Cholesterol Crystals Induce Transcription of Inflammatory Genes through hMincle
We then examined gene expression in human DCs in response to cholesterol. Human monocyte-derived DCs (hMo-DCs), which express endogenous hMincle, were stimulated with plate-coated cholesterol or cholesterol crystals. Microarray analyses revealed that similar sets of pro-inflammatory genes including CLRs, chemokines, and cytokines were markedly up-regulated upon stimulation with the coated and crystalized forms of cholesterol (Fig. 6A). Although cholesterol crystals are known to activate inflammasomes through organelle damages (15, 16), inflammasome activation does not entirely account for the up-regulation in expression of these genes (28). Indeed, the induction of such genes, CLEC5A, CCL4, CSF1, AREG, and DCSTAMP, was impaired in the presence of anti-hMincle mAb (Fig. 6B). These results suggest that cholesterol crystals activate human DCs to induce pro-inflammatory molecules through Mincle. Cholesterol crystals were reported to induce mature IL-1β production through inflammasome activation (15–18). We then examined the role of hMincle in this process. hMo-DCs produced IL-1β by the stimulation with cholesterol crystals in the presence of LPS; however, this was substantially inhibited by anti-hMincle mAb (Fig. 6C, left). In contrast, anti-hMincle mAb did not affect IL-1β secretion induced by another inflammasome activator, monosodium urate crystals (Fig. 6C, right), which did not bind hMincle (data not shown). These results suggest that the interaction of hMincle with cholesterol crystals contributes to the secretion of mature IL-1β.
FIGURE 6.
Human DCs express inflammatory genes through hMincle in response to cholesterol crystals. A, hMo-DCs were stimulated with a plate-coated form of cholesterol or cholesterol crystals for 8 h. Gene expression was analyzed by DNA microarray. Unstim., unstimulated. B, hMo-DCs were stimulated with cholesterol crystals for 8 h in the presence or absence of anti-hMincle antibody. Gene expression was analyzed by quantitative PCR. C, hMo-DCs were stimulated with LPS (100 ng/ml) alone or in combination with cholesterol crystals (300 μg/ml) (left) or monosodium urate (MSU, 250 μg/ml) (right) in the presence or absence of anti-hMincle mAb for 2 days. The concentration of IL-1β was determined by ELISA. Data are representative of two independent experiments (A and C) or one experiment (B). Data are presented as mean ± S.D. *, p < 0.05 (B and C).

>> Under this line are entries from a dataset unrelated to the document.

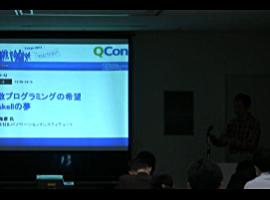 関数プログラミングの希望 Haskellの夢 :  山本 和彦 氏
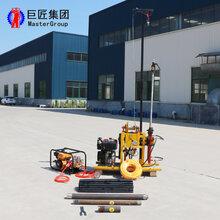 YQZ-50B轻便液压岩芯钻机小型取样钻机轻便液压勘探钻机图片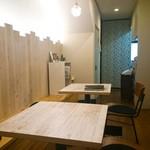 玄米食堂greengarden -
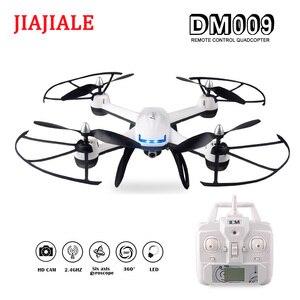 JIAJIALE Drone 33CM DM009 2.4G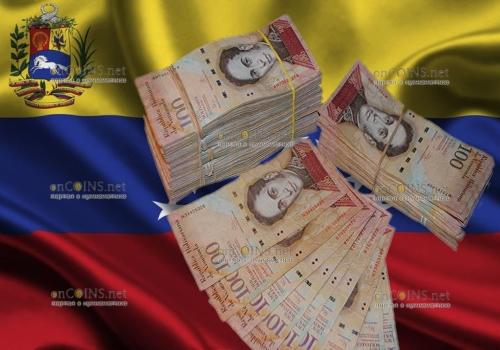 Банкноту в 100 боливар выведут из обращения в Венесуэле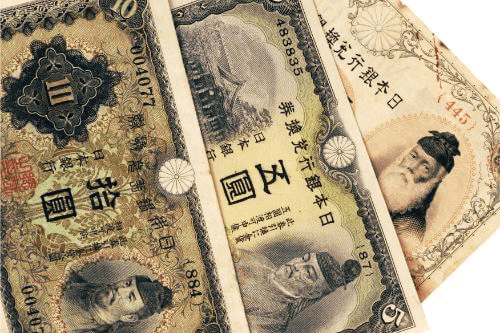改造紙幣の買取相場は?おすすめの買取方法とは?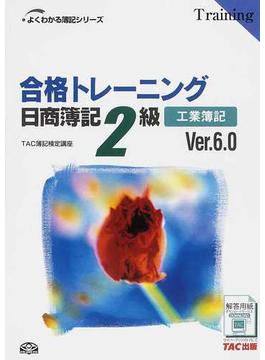 合格トレーニング日商簿記2級工業簿記 Ver.6.0 第7版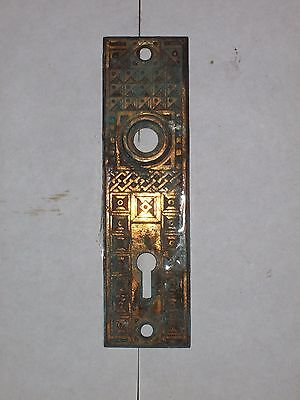Antique Brass Door Knob Backplates stamped 4406 6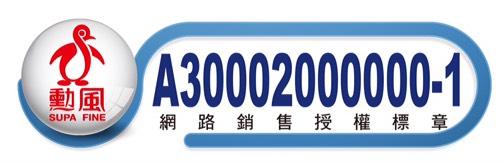 A30002005000-信源.jpg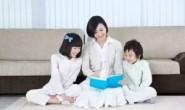 孩子最好的教育是什么?如果父母做好这三件事,孩子将受益终生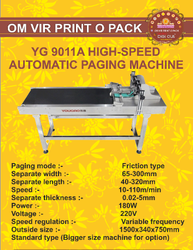 YG 9011A HIGH-SPEED AUTOMATIC PAGING MACHINE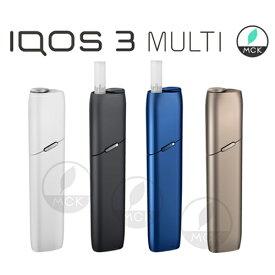"""アイコス3マルチ アイコス3 マルチ IQOS3 MULTI 「IQOS3""""MULTI""""」《新品・正規品》アイコス3 アイコス 3 IQOS3 加熱式タバコ 電子タバコ iqos3 アイコス3マルチ 【ご注意】※製品登録不可商品です。"""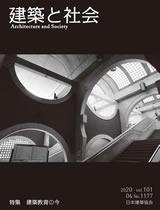 建築と社会 2020年4月号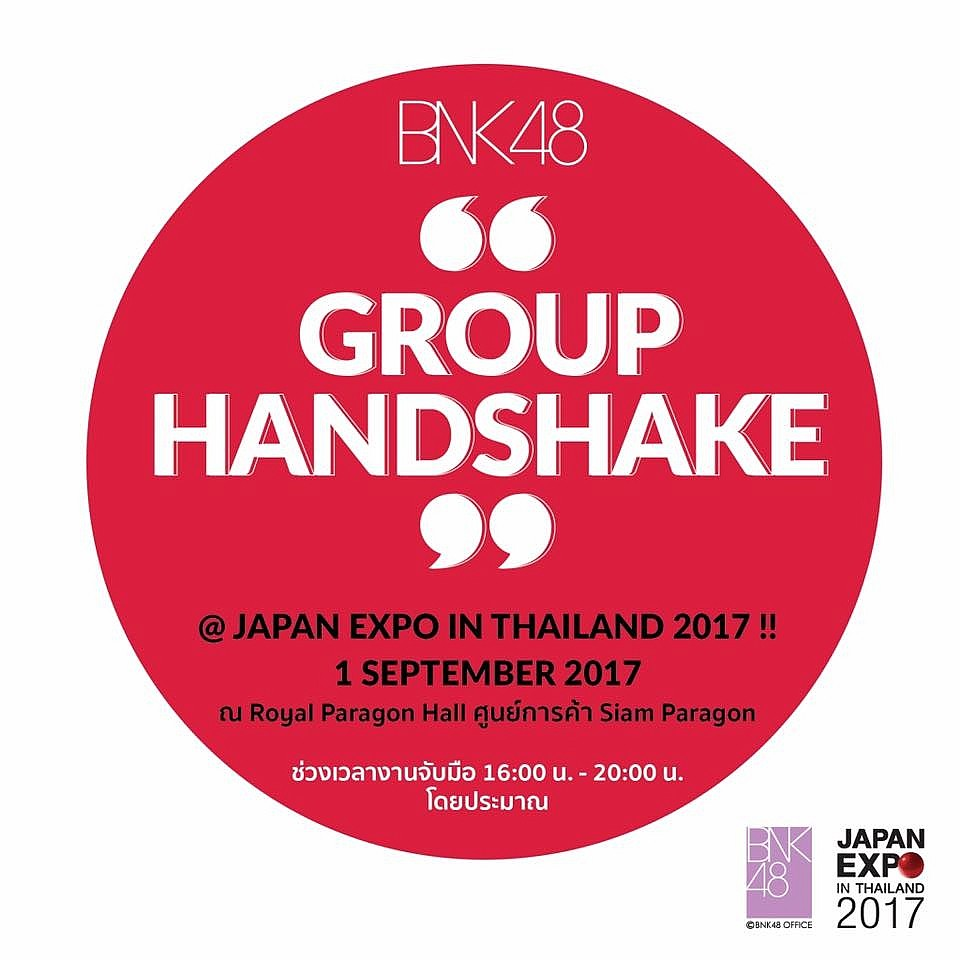 BNK48 Group Handshake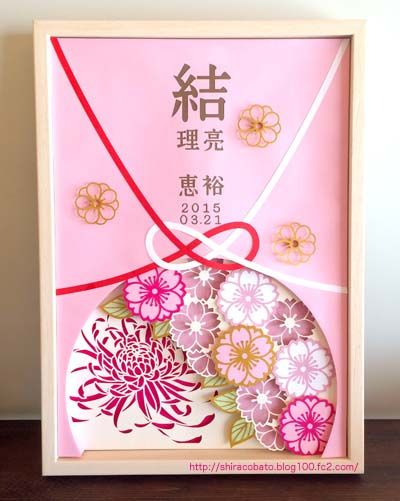 和装結婚式にもぴったり♡ロマンチックな結婚式に♡かわいいピンクのウェルカムボードのまとめ一覧♪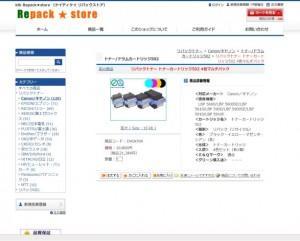 RepackStore2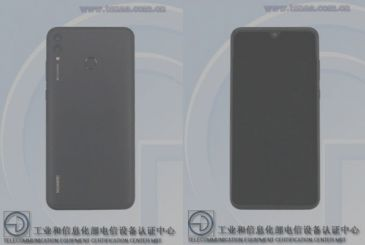 Huawei will launch shortly a smartphone by 7,12-inch battery 4.900 mAh battery and body skin
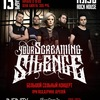 13.12 | Your Screaming Silence @ Rock House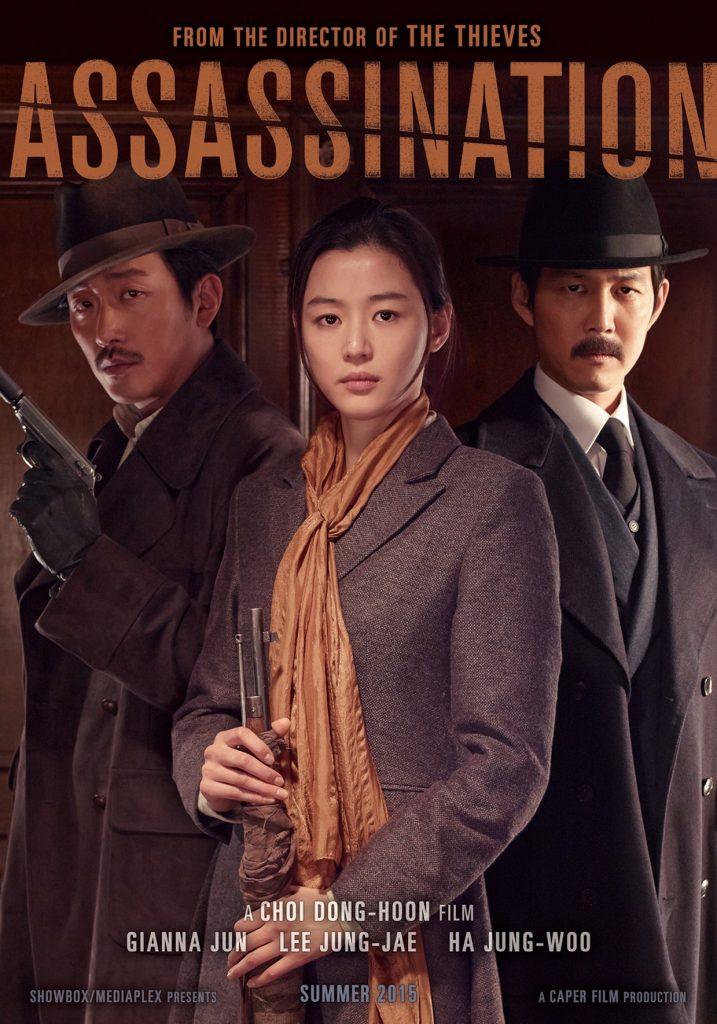 รีวิวเรื่อง Assassination (2015)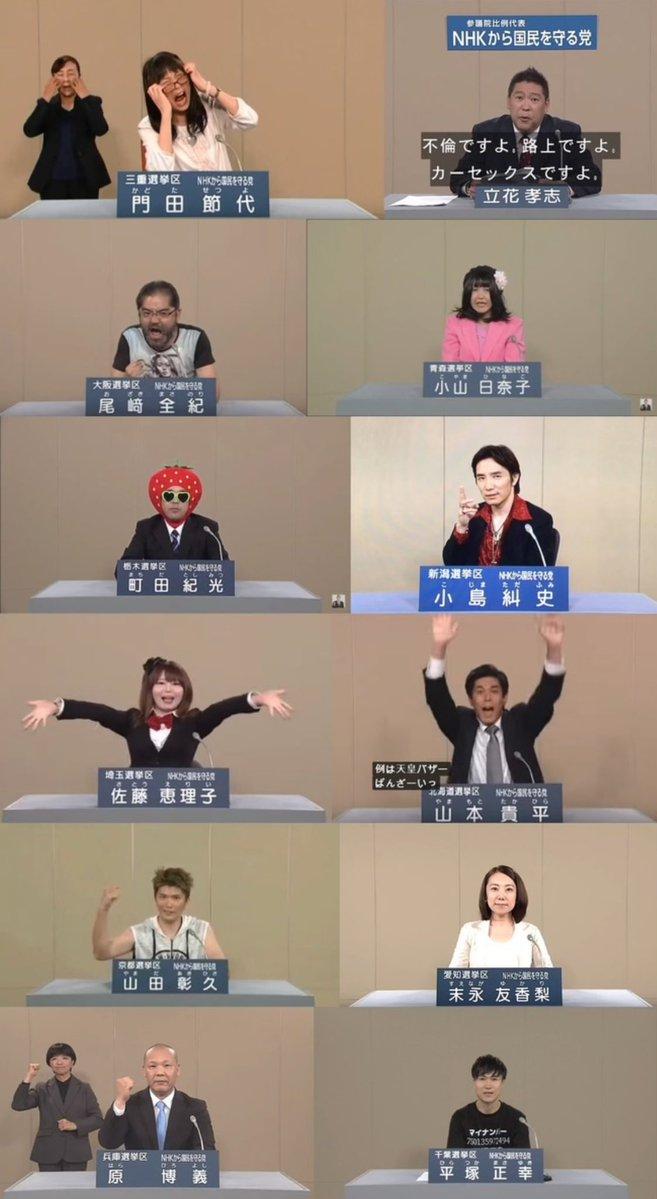 NHKから国民を守る党』の全国候補者画像がついに出揃う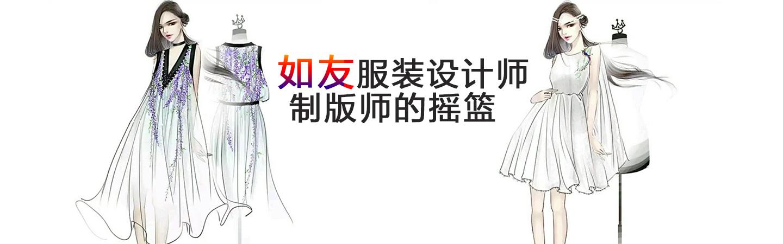 杭州服装设计全能班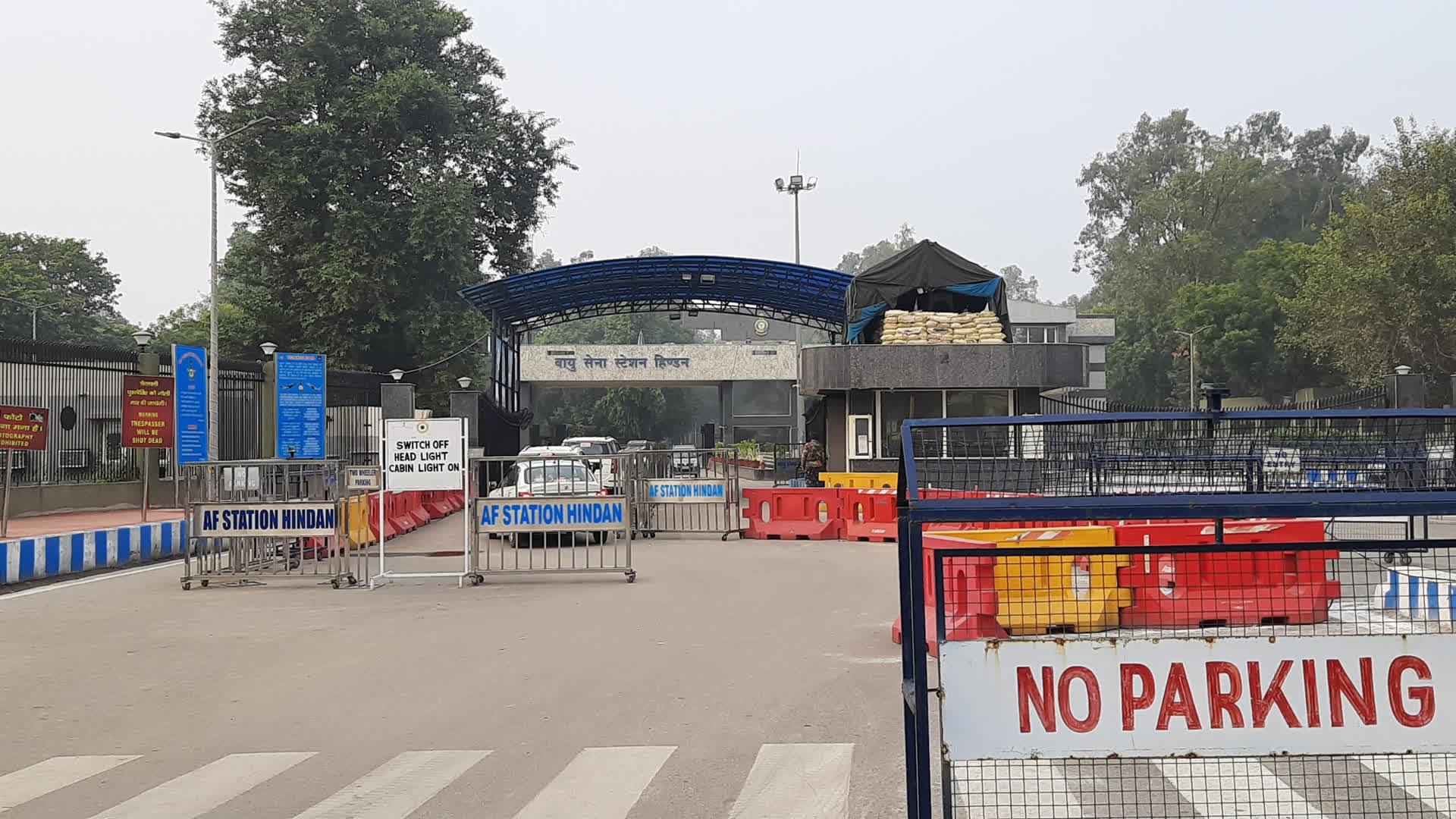 Hindon Air Force Station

hMincle Binds to Cholesterol Crystals through Its Cholesterol-interacting Motif
It has been reported that several proteins interact with cholesterol through a cholesterol recognition/interaction amino acid consensus (CRAC) motif ((L/V)X1–5YX1–5(R/K)) (29–31). The particular amino acid sequence matching this motif is found in hMincle (LXY129XXXXXR) but not in mMincle (Fig. 7A). Replacement of Arg in this motif with Leu is known to abolish cholesterol binding (29). We therefore established reporter cell lines expressing hMincle mutants into which we introduced mutations in the CRAC-like sequence, and then assessed the effect of the mutations on cholesterol recognition ability. Although the mutant in which Arg135 was replaced with Leu (hMincleR135L) expressed normally on the cell surface (Fig. 7B), the hMincleR135L mutant failed to recognize cholesterol crystals (Fig. 7C, left). Importantly, this mutant retained the ability to recognize TDM at a level comparable with wild-type hMincle (Fig. 7C, right). These results suggest that the CRAC-like motif within hMincle determines the ability to interact with cholesterol.
FIGURE 7.
hMincle interacts with cholesterol crystals through its CRAC-like sequence. A, sequence alignment of the carbohydrate recognition domain of hMincle and mMincle. The CRAC-like sequence is boxed. B, cell surface expressions of hMincle or hMincleR135L. Reporter cells expressing hMincle or hMincleR135L mutant were left unstained (dotted line) or stained with anti-hMincle mAb (solid line), and then analyzed by flow cytometer. C, reporter cells expressing hMincle or mutant were stimulated with the indicated amount of cholesterol crystals (left) or TDM (right) for 18 h. The NFAT-GFP induction was analyzed by flow cytometry. Data are presented as mean ± S.D. *, p < 0.05. Data are representative of three separate experiments (B and C).
Discussion
In this study, we demonstrate that hMincle directly binds to cholesterol crystals and activates innate immune responses. Cholesterol crystals are metabolic danger signals that trigger NLRP3 inflammasome activation and subsequent IL-1β secretion through multiple pathways (15–18, 32). hMincle is likely to be involved in IL-1β secretion mainly by inducing pro-IL-1β (Fig. 6A) via NF-κB activation. Given that ITAM-mediated signals activate NLRP3 in a Syk-dependent manner (33, 34), Mincle may also promote cleavage of pro-IL-1β through NLRP3 activation as well as the induction of pro-IL-1β, as suggested previously (35–37). Cholesterol crystals can therefore activate two different families of innate sensors, NLRs and CLRs, which may crosstalk with each other. Indeed, the blockade of hMincle impaired IL-1β secretion even in the presence of LPS (Fig. 6C). Similarly, another inflammatory crystal, monosodium urate, is recognized by both NLRP3 and a CLR, Clec12a (6). Thus, CLRs may have a tendency to bind to the “crystal form” of endogenous components in addition to recognizing well established carbohydrate-containing compounds. The structural basis and specificity of the recognition of “non-sugar” crystals by CLRs are also important issues to be clarified in the future.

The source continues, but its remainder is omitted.